Computing percentages in transforms

I have a transform that calculates hourly stats of users on each floor of each building:

{
  "id": "building-floor",
  "source": {
    "index": [
      "anindex"
    ],
    "query": {
      "match_all": {}
    }
  },
  "dest": {
    "index": "building-floor"
  },
  "sync": {
    "time": {
      "field": "@timestamp",
      "delay": "60s"
    }
  },
  "pivot": {
    "group_by": {
      "@timestamp": {
        "date_histogram": {
          "field": "@timestamp",
          "calendar_interval": "1h"
        }
      },
      "building.keyword": {
        "terms": {
          "field": "building.keyword"
        }
      },
      "floor.keyword": {
        "terms": {
          "field": "floor.keyword"
        }
      }
    },
    "aggregations": {
      "user_name.keyword.cardinality": {
        "cardinality": {
          "field": "user_name.keyword"
        }
      }
    }
  },
  "description": "Stats per building per floor",
  "settings": {},
  "version": "7.8.0",
  "create_time": 1595890114249
}

Now I have a list of building occupancy from a CSV file that has: building,floor,max_capacity
I loaded this file into the index but of course there is no timestamp for these entries:

{
  "_index" : "anindex",
  "_type" : "_doc",
  "_id" : "aoREk3MBaS8HmMr3F3v_",
  "_score" : 1.0,
  "_source" : {
    "name" : "Main building",
    "floor" : "1",
    "max_capacity" : 20,
    "building" : "MAIN"
  }
}

What I am trying to do is compute the occupancy percentage (basically max_capacity/user_name.keyword.cardinality) for each floor of each building.

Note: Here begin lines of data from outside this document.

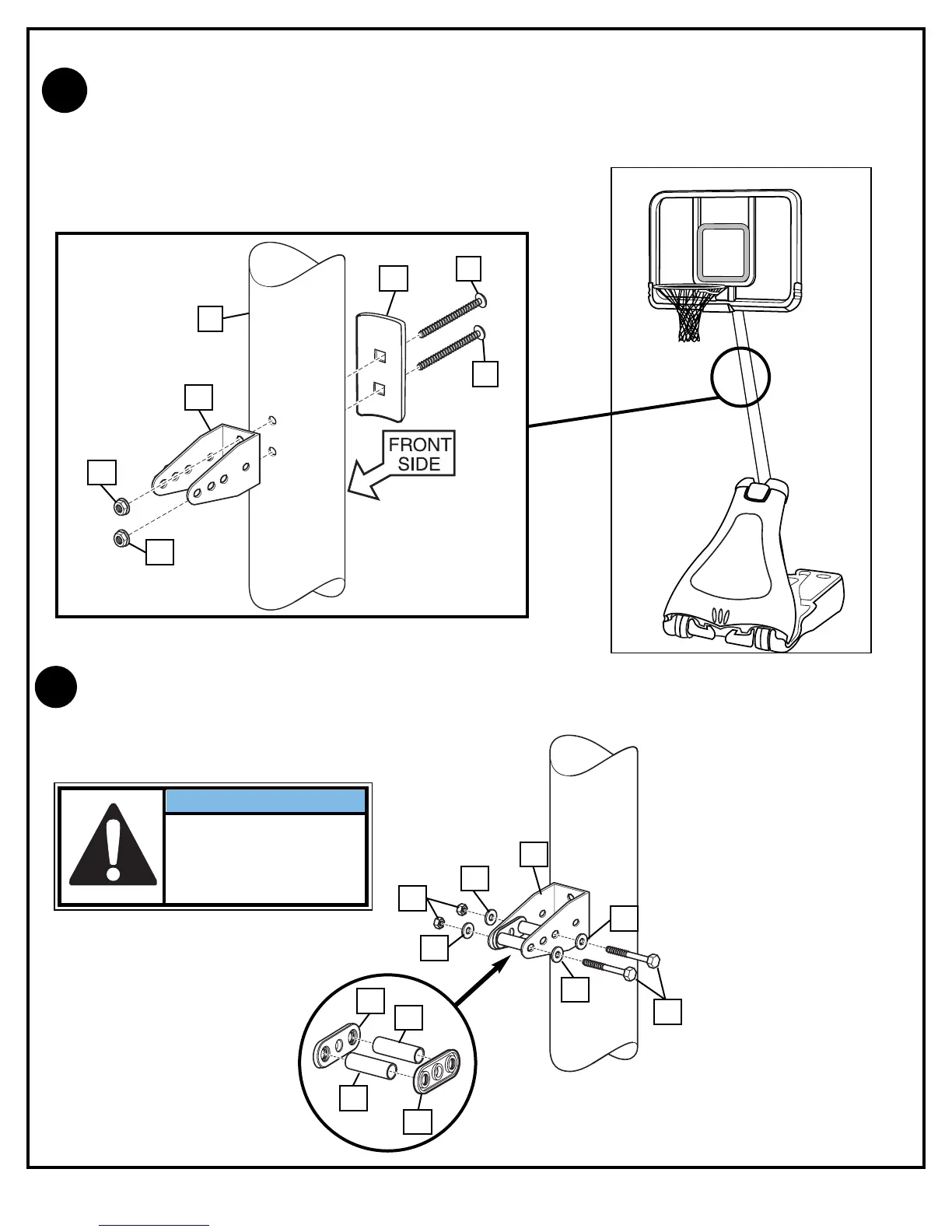 FRONT SIDE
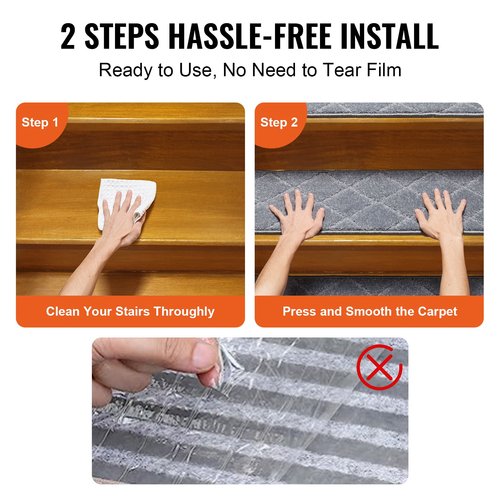 2 STEPS HASSLE-FREE INSTALL

Ready to Use, No Need to Tear Film

Step 1

Clean Your Stairs Throughly

Step 2

Press and Smooth the Carpet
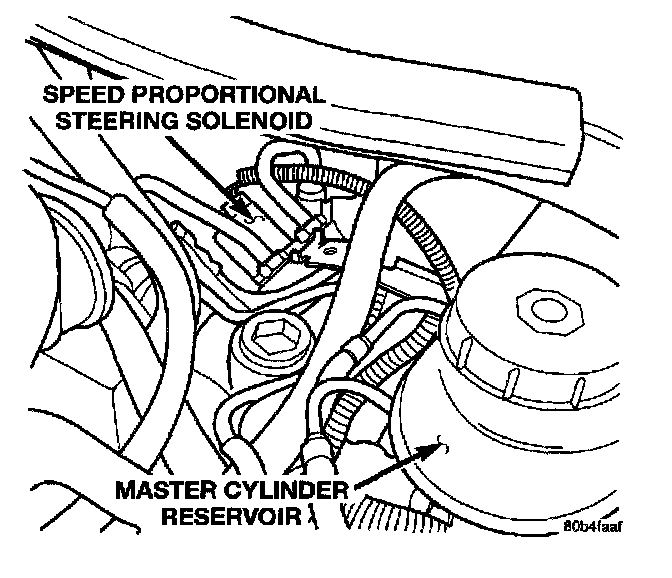 SPEED PROPORTIONAL STEERING SOLENOID

MASTER CYLINDER RESERVOIR

80b4faaf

Ideally I'd like to do that in the transform but even if there is a simple to do that on the fly in a visualizer, I'd be good with it.

I can't seem to be able to achieve what would be a very simple join in SQL because I don't have a timestamp field in my building max occupancy data. For pretty much everything else I was able to denormalize the data but here I wouldn't even know how to denormalize it if I wanted to add max_capacity to every entry in the index based on building/floor.

Any guidance on what options I should look into to solve this problem is greatly appreciated.

Hi,

if you want hourly statistics, you should have a timestamp field in your data, don't you? But maybe I do not understand it. Does all of your data miss the timestamp? The source you posted does not contain user_name either.

I can only guess that your real data has a timestamp and the user_name and with the CSV data you try to enrich the results?

If so, enrich is what you look for. You can feed the output of the transform into an ingest pipeline. The pipeline should have an enrich processor to match on building and floor and add the max_capacity field. Next I would use a script processor to calculate max_capacity/user_name.keyword.cardinality and write it into a new field.

You are correct, I have a timestamp field in my data, it's just the CSV with the max building occupancy info that doesn't have any timestamp (it's not temporal info).

I found the ingest/enrich example at https://www.elastic.co/blog/introducing-the-enrich-processor-for-elasticsearch-ingest-nodes, I think I can make it work. I actually had loaded the CSV using the file data visualizer and copied the data over to the main index, it'll be much cleaner if I can keep the CSV data in a separate index and just enrich the transform in my original index.

Thanks for the help, I'll report back when I get it working!

I don't seem to be able to match on multiple fields with enrich, it looks like "match_field" can only be a single field. Do I have to somehow concatenate my building and floor into a single field to be able to match?

You could do the concatenation in the ingest pipeline by creating a temporary lookup field.

After enrich you can remove it again. That's the easiest way I can think of. The ingest pipeline would therefore be something like:

  • set lookup field
  • enrich to add max_capacity
  • script calculate occupancy
  • remove lookup field (and maybe other fields you do not want to keep)

So I was able to use enrich however it can only match one field so the set lookup on the transform fields didn't help since I didn't have a single matching field on the index used for enrich. I used another unique field to join both and make it work.
I am still fighting with script to make sure it works in all conditions even if some fields are null but I should get there!
Thanks again for the help

This topic was automatically closed 28 days after the last reply. New replies are no longer allowed.